Reputation: 737
I have a excel sheet with varying number of sheets in it (it can have 2 sheets or 3 sheets or just depends on the user). Headers of all the sheets are same. (first two rows are considered as headers)
I want to merge all these sheets and put it into a single dataframe.
The files are of .xlsx format. and each sheets contain huge number of rows (30 columns and 8000 rows).
I am a beginner in reading excel files in R. I am going through them, in the mean time if anyone knows how to implement this please let me know.

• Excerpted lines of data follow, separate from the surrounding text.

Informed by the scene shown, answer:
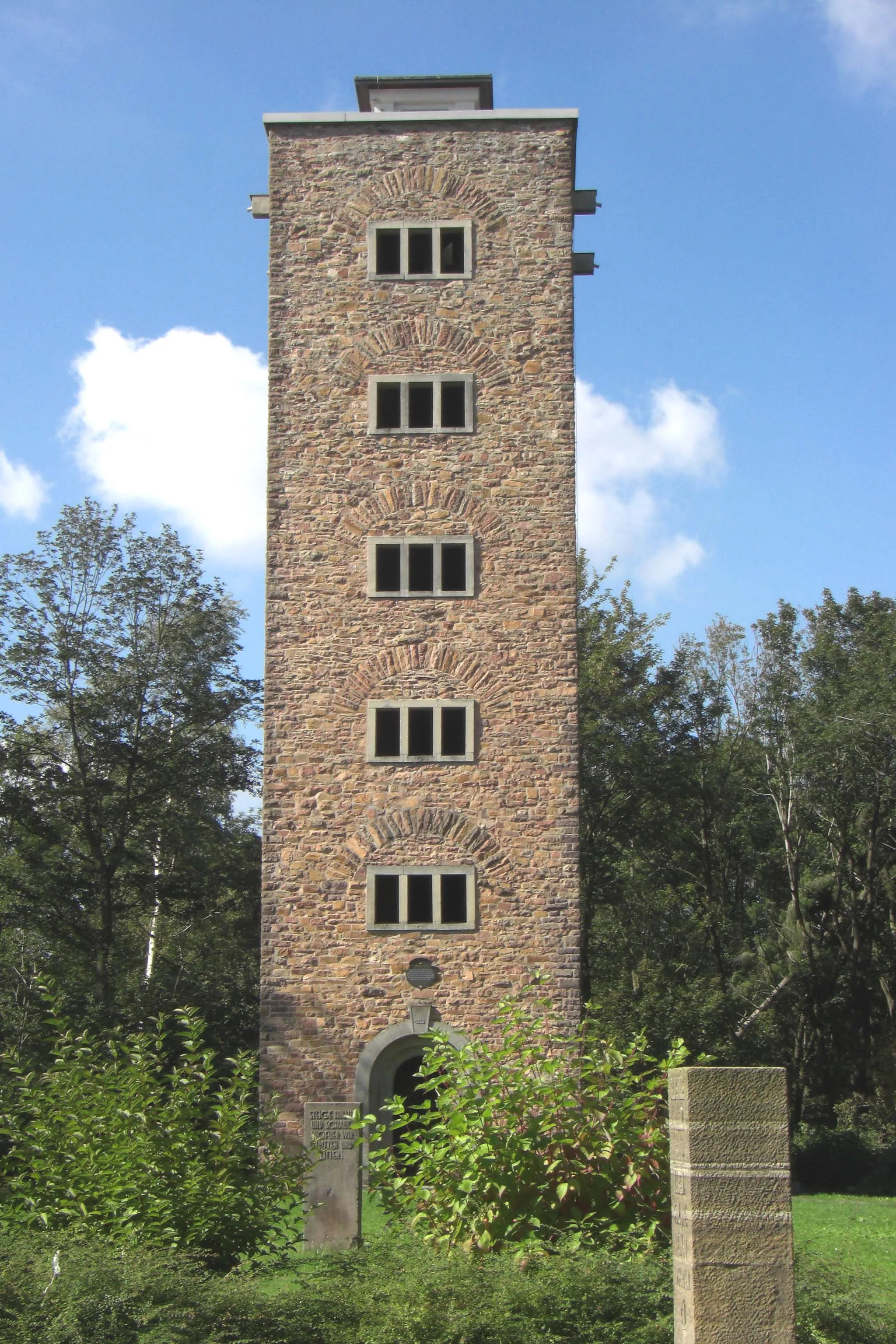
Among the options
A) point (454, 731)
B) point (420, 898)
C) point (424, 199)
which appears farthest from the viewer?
point (424, 199)

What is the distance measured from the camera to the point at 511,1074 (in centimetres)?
1027

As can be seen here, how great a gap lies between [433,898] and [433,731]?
7.72 ft

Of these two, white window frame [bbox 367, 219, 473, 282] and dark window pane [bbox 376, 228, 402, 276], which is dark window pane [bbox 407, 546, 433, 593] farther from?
dark window pane [bbox 376, 228, 402, 276]

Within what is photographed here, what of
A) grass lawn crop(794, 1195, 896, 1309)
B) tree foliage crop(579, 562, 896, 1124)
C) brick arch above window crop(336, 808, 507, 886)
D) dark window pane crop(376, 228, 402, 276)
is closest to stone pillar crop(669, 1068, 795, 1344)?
grass lawn crop(794, 1195, 896, 1309)

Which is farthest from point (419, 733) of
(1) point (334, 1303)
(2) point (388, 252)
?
(1) point (334, 1303)

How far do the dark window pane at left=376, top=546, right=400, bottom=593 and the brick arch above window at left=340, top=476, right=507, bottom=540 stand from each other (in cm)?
35

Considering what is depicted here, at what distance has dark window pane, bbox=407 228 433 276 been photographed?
23.2m

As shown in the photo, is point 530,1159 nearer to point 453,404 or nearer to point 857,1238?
point 857,1238

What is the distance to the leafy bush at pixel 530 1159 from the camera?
977 cm

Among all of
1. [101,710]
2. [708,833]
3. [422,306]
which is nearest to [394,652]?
[422,306]

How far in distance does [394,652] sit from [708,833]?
59.6 ft

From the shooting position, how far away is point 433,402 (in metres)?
22.5

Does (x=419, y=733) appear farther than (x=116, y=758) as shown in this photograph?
No

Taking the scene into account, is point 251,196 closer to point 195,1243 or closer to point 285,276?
point 285,276
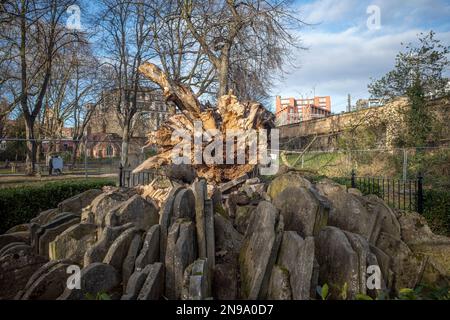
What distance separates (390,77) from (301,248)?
14632 millimetres

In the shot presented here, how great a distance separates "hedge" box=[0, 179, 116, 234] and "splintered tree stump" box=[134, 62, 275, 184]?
1711 mm

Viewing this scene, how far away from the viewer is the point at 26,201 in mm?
6059

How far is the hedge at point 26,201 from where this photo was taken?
5719mm

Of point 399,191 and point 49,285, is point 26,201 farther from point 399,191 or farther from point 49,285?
point 399,191

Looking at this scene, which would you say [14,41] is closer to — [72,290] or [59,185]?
[59,185]

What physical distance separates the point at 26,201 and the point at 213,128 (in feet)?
12.2

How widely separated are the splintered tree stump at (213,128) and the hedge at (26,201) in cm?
171

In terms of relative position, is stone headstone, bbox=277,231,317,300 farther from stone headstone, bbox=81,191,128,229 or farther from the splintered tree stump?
the splintered tree stump

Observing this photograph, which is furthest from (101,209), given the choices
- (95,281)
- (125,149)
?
(125,149)

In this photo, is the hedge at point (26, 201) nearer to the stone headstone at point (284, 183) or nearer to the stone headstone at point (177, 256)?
the stone headstone at point (177, 256)

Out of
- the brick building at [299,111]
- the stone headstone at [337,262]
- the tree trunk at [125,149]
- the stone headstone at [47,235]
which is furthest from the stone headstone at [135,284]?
the brick building at [299,111]

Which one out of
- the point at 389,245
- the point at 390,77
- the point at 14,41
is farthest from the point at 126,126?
the point at 389,245

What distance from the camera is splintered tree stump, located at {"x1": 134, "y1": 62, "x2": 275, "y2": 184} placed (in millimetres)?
6410
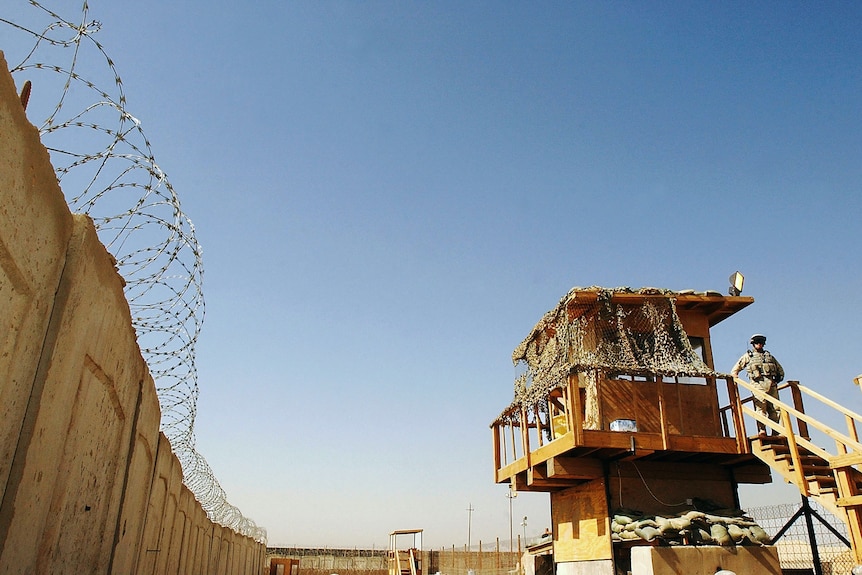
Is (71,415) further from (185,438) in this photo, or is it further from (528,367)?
(528,367)

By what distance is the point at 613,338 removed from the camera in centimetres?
1259

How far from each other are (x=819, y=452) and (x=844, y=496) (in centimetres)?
81

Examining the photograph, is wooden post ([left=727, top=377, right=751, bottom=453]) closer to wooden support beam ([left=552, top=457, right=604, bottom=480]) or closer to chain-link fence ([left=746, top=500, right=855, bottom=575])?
chain-link fence ([left=746, top=500, right=855, bottom=575])

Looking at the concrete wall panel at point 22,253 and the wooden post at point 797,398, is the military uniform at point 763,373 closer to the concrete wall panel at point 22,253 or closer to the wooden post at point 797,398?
the wooden post at point 797,398

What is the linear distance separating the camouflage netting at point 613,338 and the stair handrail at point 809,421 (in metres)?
0.78

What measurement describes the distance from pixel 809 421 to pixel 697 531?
243 centimetres

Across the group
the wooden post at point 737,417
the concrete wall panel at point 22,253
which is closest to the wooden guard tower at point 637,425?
the wooden post at point 737,417

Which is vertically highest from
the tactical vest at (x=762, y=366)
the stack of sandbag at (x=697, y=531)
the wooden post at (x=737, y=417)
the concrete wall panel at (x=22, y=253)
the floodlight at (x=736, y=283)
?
the floodlight at (x=736, y=283)

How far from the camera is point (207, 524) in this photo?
15789 millimetres

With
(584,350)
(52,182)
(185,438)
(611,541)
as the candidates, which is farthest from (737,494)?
(52,182)

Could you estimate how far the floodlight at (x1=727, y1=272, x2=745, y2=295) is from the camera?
13.1m

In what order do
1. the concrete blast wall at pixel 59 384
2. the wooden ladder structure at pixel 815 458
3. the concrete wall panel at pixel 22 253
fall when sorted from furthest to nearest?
the wooden ladder structure at pixel 815 458 → the concrete blast wall at pixel 59 384 → the concrete wall panel at pixel 22 253

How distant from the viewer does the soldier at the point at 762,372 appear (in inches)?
463

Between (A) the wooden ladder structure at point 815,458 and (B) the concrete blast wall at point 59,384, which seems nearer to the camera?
(B) the concrete blast wall at point 59,384
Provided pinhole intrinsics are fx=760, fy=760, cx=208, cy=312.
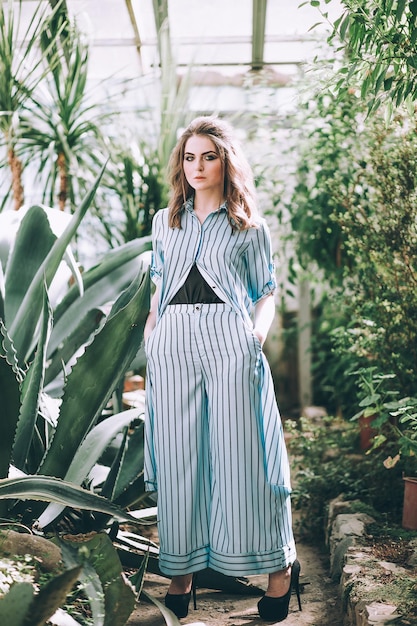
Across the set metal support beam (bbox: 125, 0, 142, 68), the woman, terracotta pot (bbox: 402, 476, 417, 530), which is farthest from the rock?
metal support beam (bbox: 125, 0, 142, 68)

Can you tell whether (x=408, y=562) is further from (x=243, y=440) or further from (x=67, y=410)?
(x=67, y=410)

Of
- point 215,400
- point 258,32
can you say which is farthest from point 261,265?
point 258,32

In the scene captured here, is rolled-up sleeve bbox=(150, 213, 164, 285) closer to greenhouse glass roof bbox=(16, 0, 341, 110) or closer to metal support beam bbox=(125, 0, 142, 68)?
greenhouse glass roof bbox=(16, 0, 341, 110)

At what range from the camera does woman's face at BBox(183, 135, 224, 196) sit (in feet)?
7.09

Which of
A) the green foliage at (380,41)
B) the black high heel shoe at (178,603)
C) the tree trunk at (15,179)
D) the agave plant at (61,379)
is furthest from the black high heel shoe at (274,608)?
the tree trunk at (15,179)

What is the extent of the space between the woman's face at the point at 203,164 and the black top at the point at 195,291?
0.79 feet

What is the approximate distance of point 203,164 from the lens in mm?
2162

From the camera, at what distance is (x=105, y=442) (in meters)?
2.21

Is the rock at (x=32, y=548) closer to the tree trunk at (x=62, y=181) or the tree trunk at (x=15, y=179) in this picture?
the tree trunk at (x=15, y=179)

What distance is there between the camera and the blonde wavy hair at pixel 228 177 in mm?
2176

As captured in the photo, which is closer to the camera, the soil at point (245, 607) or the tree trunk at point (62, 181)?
the soil at point (245, 607)

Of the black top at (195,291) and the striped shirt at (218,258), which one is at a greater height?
the striped shirt at (218,258)

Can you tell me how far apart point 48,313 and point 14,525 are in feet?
1.92

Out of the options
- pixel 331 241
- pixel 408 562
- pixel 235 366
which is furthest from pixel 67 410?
pixel 331 241
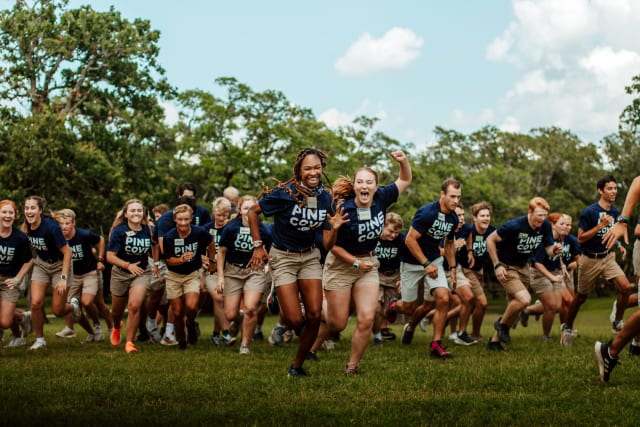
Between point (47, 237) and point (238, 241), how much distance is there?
287cm

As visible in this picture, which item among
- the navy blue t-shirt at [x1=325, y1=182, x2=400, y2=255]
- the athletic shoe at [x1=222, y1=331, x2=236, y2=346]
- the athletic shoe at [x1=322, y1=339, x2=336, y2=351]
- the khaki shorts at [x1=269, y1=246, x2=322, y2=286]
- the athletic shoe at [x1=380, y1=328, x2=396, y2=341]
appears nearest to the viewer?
the khaki shorts at [x1=269, y1=246, x2=322, y2=286]

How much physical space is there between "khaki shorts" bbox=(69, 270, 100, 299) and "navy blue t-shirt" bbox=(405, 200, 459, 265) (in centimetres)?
584

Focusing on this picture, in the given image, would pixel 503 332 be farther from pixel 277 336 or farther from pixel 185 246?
pixel 185 246

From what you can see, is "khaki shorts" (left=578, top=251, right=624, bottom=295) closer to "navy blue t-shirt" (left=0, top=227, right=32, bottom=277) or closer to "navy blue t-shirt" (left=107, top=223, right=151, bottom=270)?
"navy blue t-shirt" (left=107, top=223, right=151, bottom=270)

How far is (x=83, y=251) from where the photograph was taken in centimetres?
1402

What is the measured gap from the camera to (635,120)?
101 feet

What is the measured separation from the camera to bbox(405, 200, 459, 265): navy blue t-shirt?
11695 millimetres

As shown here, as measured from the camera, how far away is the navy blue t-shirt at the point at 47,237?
40.2ft

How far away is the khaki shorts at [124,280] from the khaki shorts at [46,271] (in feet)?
2.22

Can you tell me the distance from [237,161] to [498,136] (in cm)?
2937

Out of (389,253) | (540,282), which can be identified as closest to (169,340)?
(389,253)

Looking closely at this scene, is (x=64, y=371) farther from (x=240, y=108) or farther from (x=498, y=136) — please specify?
(x=498, y=136)

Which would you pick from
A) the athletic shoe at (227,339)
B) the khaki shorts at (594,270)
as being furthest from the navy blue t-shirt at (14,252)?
the khaki shorts at (594,270)

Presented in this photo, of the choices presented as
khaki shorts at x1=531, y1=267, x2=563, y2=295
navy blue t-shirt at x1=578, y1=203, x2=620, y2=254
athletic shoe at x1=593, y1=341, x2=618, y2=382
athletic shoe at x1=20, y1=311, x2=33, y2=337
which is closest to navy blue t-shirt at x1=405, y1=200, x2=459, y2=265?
navy blue t-shirt at x1=578, y1=203, x2=620, y2=254
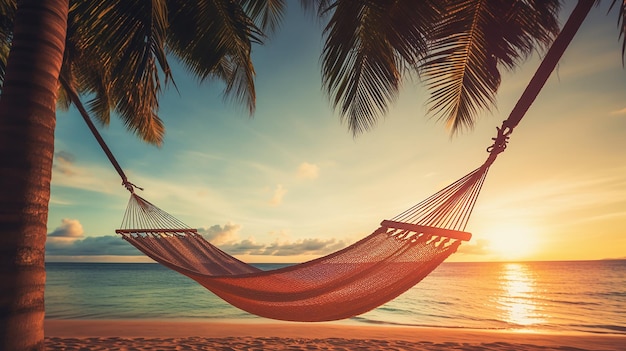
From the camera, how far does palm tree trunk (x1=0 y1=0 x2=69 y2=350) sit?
1077 millimetres

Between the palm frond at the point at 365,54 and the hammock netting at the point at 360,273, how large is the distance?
984 mm

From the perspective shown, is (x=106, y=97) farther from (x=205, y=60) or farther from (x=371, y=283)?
(x=371, y=283)

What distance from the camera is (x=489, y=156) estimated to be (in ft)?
5.13

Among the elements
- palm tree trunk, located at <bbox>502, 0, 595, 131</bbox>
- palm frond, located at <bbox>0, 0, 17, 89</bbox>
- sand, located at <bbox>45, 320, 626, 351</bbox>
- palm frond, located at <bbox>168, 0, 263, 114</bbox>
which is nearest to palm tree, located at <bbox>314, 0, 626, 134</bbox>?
palm frond, located at <bbox>168, 0, 263, 114</bbox>

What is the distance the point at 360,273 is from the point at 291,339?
300 cm

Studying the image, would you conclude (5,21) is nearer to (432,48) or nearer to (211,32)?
(211,32)

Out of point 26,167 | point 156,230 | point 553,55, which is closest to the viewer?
point 26,167

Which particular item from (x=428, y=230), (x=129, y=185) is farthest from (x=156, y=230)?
(x=428, y=230)

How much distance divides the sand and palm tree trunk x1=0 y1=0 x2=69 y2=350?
2.78 meters

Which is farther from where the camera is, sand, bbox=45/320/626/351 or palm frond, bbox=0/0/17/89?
sand, bbox=45/320/626/351

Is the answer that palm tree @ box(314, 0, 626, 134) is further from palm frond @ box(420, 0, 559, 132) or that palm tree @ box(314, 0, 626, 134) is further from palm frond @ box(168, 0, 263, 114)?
palm frond @ box(168, 0, 263, 114)

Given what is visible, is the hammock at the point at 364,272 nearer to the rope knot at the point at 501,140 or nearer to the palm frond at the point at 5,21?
the rope knot at the point at 501,140

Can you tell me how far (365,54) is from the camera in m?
2.44

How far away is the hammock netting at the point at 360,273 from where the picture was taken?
162 cm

An example of Excel sheet is something like this Data
PS: I want to implement all this in shiny. so, please do mention if there is any efficient method for shiny.
ui.R
fileInput('file2', h5('Choose Your Observation Data'), accept=c('text/csv','text/comma-separated-values,text/plain','.xlsx'))
server.R
b <- reactive({
fileinput2 <- input$file2
if (is.null(fileinput2))
return(NULL)
#xlfile <- list.files(pattern = ".xlsx")
xlfile <- fileinput2[1]
wb <- loadWorkbook(xl_file)
sheet_ct <- wb$getNumberOfSheets()
b <- rbindlist(pblapply(1:sheet_ct, function(x) {
res <- read.xlsx(xl_file, x)
}), fill=TRUE)
b <- b [-c(1),]
print (b)
})
Upvotes: 0
Views: 1527
Reputation: 78792
You can start with A million ways to connect R and Excel. This is a basic snippet to get you a bit further along using the xlsx
package. It's java-based and it's s l o w, hence the use of progress bars.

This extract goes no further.